The next CEO must also address production strategy, particularly the balance between electric and internal combustion engine (ICE) vehicles. While Tavares prioritized electric vehicles as part of the “Dare Forward 2030” initiative, some US leaders argued that gas-powered models should have been maintained longer to sustain sales. The company must now navigate this divide as it continues its EV transition amid intensifying competition from American rivals.
Stellantis Chairman John Elkann has stepped in to manage operations as part of a new interim executive committee. Elkann, who is also the head of Exor, Fiat’s holding company, has been active in damage control, meeting with dealers and visiting Stellantis sites in the US, Italy, and France. He is reportedly optimistic about the company’s future, and a formal CEO appointment is expected during the first half of 2025.

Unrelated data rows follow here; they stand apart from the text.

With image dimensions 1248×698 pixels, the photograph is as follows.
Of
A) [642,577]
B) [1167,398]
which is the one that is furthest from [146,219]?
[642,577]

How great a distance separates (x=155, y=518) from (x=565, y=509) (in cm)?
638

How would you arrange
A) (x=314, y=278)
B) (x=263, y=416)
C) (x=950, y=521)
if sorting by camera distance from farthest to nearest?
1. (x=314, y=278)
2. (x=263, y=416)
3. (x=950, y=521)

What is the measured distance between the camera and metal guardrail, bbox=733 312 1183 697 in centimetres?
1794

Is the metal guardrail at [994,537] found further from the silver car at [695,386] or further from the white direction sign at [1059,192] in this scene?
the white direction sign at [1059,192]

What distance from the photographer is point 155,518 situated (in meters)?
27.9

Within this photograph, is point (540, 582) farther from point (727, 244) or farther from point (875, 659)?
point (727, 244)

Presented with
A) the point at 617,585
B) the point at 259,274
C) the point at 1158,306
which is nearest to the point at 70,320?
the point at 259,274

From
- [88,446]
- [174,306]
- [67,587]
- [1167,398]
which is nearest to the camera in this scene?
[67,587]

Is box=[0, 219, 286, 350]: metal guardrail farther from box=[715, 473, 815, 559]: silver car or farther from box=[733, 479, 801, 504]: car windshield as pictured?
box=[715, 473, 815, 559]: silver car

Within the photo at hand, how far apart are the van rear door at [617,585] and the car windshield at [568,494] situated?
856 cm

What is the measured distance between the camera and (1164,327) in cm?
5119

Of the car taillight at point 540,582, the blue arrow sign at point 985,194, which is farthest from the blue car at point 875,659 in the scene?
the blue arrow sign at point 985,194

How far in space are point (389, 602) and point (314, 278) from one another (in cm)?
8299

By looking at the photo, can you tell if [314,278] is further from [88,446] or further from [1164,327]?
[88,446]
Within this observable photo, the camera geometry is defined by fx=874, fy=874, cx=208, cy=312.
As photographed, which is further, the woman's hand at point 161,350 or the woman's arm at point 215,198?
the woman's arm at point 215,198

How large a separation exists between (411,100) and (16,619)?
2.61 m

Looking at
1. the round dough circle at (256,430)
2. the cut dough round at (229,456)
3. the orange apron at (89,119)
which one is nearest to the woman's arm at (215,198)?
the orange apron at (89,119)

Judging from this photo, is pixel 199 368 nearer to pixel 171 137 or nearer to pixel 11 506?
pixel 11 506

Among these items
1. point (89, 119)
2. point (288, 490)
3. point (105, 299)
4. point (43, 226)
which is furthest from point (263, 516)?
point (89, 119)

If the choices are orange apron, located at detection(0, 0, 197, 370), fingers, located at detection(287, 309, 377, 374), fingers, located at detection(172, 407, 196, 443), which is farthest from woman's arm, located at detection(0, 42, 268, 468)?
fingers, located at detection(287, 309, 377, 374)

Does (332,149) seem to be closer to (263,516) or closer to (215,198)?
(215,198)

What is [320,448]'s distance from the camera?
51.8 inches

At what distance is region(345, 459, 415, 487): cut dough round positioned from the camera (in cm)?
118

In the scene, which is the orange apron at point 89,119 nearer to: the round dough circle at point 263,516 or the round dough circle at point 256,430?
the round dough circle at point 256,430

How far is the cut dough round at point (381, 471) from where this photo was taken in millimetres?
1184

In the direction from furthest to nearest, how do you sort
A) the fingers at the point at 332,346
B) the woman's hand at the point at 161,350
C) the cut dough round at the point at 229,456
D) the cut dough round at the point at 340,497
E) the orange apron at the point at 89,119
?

Tavares’ departure serves as a reminder of the delicate balancing act required of automotive CEOs. While cost-cutting and efficiency are necessary for profitability, a lack of sensitivity to regional market needs, employee morale, and stakeholder relationships can have serious consequences. As GM President Mark Reuss remarked:
“You can’t cut your way to growth.”
Stellantis’ board appears to have recognized this lesson, and the company is now working to repair damaged relationships. Among the first signs of this shift is the end of the controversial “Darwin” cost-cutting program. According to sources, the program — named after Charles Darwin’s theory of survival of the fittest — was symbolic of Tavares’ survival-of-the-strongest philosophy. Elkann signaled a shift in corporate strategy:
“Darwin is dead because we intend to survive.”